Les Occupants, Les Américains au Japon après la Seconde Guerre mondiale (The occupiers—Americans in Japan after World War 2, reviewed by Jean Esmein)
Les Occupants, Les Américains au Japon après la Seconde Guerre mondiale
Ce livre vient à point pour enrichir notre connaissance de la nature profonde du lien stratégique que l’Amérique entretient avec le Japon. Divers ouvrages de Michael Lucken ont déjà révélé l’intérêt qu’en historien il porte au Japon en guerre avec les États-Unis et bien tenu en main par la suite : une sorte de condition pour la nation japonaise qui soit du goût américain mais sans variable d’ajustement pour le Japon. Les stratèges de chez nous reconnaîtront le fil qui a commencé par un gouvernement militaire d’occupation.
L’occupation du Japon a duré sept ans à partir de septembre 1945 et les Japonais ont été gouvernés par un cabinet américain « militaire » dominant leur propre gouvernement, lequel pensait encore éviter, à la faveur de différences qui abritent une singularité culturelle, l’influence étrangère de nature à contraindre gravement la dialectique et les mœurs japonaises. Le gouvernement d’occupation avait l’assurance des rois, hormis quand Washington prenait sans discuter une nouvelle direction, mais en premier lieu ce qui lui était donné à triturer au Japon était à l’état de décombres. Or, la compétence des ministres pour agir au Japon fut mise en doute par la presse américaine elle-même : « theoretical experts in limited phases but otherwise… immature, untrained for local conditions, blindly unconscious of their tremendous power, and unconcerned over the practical consequences. » (cf. Newsweek, l’envoyé à Tokyo C. Pakenham, dans l’été 1947).

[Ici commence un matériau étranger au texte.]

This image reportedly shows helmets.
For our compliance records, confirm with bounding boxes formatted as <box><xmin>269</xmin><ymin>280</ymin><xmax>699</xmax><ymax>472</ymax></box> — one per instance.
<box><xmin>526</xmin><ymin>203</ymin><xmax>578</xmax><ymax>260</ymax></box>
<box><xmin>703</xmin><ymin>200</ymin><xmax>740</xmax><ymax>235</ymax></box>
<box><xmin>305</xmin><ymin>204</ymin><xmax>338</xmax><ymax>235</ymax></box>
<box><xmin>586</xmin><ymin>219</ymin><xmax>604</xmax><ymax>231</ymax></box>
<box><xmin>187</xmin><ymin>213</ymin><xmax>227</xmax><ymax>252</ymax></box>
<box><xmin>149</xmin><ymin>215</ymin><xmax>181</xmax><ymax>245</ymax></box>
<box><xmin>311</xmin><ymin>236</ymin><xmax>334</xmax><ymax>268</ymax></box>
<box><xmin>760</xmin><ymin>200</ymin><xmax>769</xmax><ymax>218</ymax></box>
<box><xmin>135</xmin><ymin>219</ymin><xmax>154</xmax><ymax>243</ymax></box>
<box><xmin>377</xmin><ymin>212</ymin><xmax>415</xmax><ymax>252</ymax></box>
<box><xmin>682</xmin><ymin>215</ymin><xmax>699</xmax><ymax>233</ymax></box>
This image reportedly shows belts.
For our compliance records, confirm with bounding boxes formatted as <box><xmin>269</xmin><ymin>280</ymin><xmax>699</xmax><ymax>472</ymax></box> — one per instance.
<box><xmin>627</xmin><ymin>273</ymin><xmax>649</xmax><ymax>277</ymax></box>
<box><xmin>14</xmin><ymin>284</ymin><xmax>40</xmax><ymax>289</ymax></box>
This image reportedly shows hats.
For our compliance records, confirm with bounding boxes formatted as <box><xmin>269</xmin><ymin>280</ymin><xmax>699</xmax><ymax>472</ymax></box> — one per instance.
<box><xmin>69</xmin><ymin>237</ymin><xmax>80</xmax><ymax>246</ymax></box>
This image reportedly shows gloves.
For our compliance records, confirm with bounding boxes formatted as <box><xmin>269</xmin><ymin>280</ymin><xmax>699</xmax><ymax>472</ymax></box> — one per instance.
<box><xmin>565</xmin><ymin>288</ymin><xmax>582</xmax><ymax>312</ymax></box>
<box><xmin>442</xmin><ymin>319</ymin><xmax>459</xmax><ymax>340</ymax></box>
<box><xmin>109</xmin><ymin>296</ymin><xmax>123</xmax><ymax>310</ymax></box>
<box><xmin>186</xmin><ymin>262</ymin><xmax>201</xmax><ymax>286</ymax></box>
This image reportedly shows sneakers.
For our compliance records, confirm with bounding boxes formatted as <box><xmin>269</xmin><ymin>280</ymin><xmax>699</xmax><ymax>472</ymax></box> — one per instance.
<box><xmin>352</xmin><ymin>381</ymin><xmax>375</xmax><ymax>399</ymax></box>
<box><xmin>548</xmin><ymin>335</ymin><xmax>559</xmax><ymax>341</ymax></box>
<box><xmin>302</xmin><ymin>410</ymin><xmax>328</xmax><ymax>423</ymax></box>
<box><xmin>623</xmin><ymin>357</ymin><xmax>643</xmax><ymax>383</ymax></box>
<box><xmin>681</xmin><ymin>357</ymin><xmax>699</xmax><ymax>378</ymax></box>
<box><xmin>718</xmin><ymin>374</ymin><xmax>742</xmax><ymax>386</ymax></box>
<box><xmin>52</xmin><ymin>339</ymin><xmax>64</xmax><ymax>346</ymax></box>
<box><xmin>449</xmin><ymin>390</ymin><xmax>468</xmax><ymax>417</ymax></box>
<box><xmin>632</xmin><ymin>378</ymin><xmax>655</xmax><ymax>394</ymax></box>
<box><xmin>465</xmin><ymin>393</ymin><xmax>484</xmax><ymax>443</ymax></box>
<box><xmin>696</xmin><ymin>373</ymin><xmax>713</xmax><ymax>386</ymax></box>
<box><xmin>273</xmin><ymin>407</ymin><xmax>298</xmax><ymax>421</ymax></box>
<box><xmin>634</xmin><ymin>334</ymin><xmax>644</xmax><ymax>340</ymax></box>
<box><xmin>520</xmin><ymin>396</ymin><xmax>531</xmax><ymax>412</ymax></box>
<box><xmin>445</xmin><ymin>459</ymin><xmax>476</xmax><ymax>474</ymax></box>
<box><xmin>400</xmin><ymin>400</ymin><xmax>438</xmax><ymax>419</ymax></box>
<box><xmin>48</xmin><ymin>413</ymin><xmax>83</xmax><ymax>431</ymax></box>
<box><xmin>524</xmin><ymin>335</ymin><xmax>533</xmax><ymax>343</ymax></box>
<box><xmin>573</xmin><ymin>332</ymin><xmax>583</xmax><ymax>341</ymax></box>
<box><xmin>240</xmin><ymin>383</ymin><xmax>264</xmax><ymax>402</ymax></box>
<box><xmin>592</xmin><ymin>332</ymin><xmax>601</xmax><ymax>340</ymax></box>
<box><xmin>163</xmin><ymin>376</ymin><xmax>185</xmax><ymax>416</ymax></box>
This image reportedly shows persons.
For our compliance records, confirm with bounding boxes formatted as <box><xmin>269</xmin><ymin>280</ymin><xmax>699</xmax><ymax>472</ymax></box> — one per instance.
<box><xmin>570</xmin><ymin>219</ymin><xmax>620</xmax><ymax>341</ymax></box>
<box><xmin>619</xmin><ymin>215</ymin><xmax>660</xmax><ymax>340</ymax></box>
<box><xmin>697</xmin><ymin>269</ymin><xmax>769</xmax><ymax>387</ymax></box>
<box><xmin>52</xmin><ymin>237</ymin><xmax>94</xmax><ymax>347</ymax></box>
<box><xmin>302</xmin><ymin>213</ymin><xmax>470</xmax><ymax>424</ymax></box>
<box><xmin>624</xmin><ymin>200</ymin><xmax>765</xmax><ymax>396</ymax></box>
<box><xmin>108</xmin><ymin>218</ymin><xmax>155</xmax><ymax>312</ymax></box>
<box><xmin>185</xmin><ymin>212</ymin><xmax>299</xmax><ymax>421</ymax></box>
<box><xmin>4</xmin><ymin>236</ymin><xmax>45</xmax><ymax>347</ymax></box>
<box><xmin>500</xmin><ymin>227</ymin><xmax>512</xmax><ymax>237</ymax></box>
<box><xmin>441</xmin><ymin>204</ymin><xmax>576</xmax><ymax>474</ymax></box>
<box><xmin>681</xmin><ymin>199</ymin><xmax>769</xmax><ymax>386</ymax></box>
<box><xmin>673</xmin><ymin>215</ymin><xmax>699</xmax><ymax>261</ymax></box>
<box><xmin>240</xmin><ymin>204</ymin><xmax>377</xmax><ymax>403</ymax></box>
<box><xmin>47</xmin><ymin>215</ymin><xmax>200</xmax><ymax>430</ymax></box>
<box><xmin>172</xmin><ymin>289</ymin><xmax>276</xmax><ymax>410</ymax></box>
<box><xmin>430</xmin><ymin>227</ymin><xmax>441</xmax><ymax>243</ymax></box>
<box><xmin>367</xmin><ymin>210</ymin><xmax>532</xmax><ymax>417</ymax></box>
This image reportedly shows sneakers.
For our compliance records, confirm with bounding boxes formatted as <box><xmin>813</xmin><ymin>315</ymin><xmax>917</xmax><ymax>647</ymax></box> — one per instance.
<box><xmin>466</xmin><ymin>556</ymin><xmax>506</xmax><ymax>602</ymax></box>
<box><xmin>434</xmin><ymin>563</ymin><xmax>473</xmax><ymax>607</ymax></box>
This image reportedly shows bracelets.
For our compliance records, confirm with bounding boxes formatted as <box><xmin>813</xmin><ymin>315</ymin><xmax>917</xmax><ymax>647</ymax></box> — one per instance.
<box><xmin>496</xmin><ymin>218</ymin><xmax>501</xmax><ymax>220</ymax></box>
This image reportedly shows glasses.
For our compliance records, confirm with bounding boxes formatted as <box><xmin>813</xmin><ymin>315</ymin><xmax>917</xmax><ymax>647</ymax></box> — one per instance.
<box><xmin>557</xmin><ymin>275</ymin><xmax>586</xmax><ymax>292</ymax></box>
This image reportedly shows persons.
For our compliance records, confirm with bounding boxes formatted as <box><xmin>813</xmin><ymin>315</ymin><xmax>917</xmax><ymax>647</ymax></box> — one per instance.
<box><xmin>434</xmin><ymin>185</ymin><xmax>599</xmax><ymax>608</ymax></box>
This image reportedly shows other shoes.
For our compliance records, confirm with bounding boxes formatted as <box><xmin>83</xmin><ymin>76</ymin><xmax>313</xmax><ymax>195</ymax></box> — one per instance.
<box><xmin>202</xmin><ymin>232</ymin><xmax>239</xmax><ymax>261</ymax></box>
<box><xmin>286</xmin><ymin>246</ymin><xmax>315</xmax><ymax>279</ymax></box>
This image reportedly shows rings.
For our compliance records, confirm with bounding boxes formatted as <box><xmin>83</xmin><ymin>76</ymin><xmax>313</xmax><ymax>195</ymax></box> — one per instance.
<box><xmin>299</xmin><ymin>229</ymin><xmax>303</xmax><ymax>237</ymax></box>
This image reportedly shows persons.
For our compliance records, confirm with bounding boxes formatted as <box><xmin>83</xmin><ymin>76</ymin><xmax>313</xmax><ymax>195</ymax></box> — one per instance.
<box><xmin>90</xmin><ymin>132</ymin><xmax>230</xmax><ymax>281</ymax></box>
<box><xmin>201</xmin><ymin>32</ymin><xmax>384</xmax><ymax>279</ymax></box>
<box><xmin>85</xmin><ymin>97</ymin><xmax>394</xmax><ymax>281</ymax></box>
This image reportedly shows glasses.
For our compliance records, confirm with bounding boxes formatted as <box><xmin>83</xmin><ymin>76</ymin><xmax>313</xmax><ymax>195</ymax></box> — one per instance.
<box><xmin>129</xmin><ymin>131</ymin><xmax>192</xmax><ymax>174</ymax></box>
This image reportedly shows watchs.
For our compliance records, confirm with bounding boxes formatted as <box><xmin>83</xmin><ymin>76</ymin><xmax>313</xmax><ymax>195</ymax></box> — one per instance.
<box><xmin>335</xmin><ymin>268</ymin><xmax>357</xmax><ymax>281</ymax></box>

Le livre analyse « les dynamiques militaires, politiques et idéologiques de l’occupation » au vu d’archives récemment ouvertes et de témoignages retrouvés. Les enseignements portent en grande partie sur le modèle américain de « pragmatisme » (l’optimisation des occupations de la vie au moment présent), dont cet ouvrage mesure les effets concrets quand il a été projeté sur le Japon – en tout cas il n’a pas trop mal convenu dans la circonstance initiale, un moment où les occupants s’attendaient à l’accueil que les Français reçurent en Espagne à l’époque de Napoléon Ier.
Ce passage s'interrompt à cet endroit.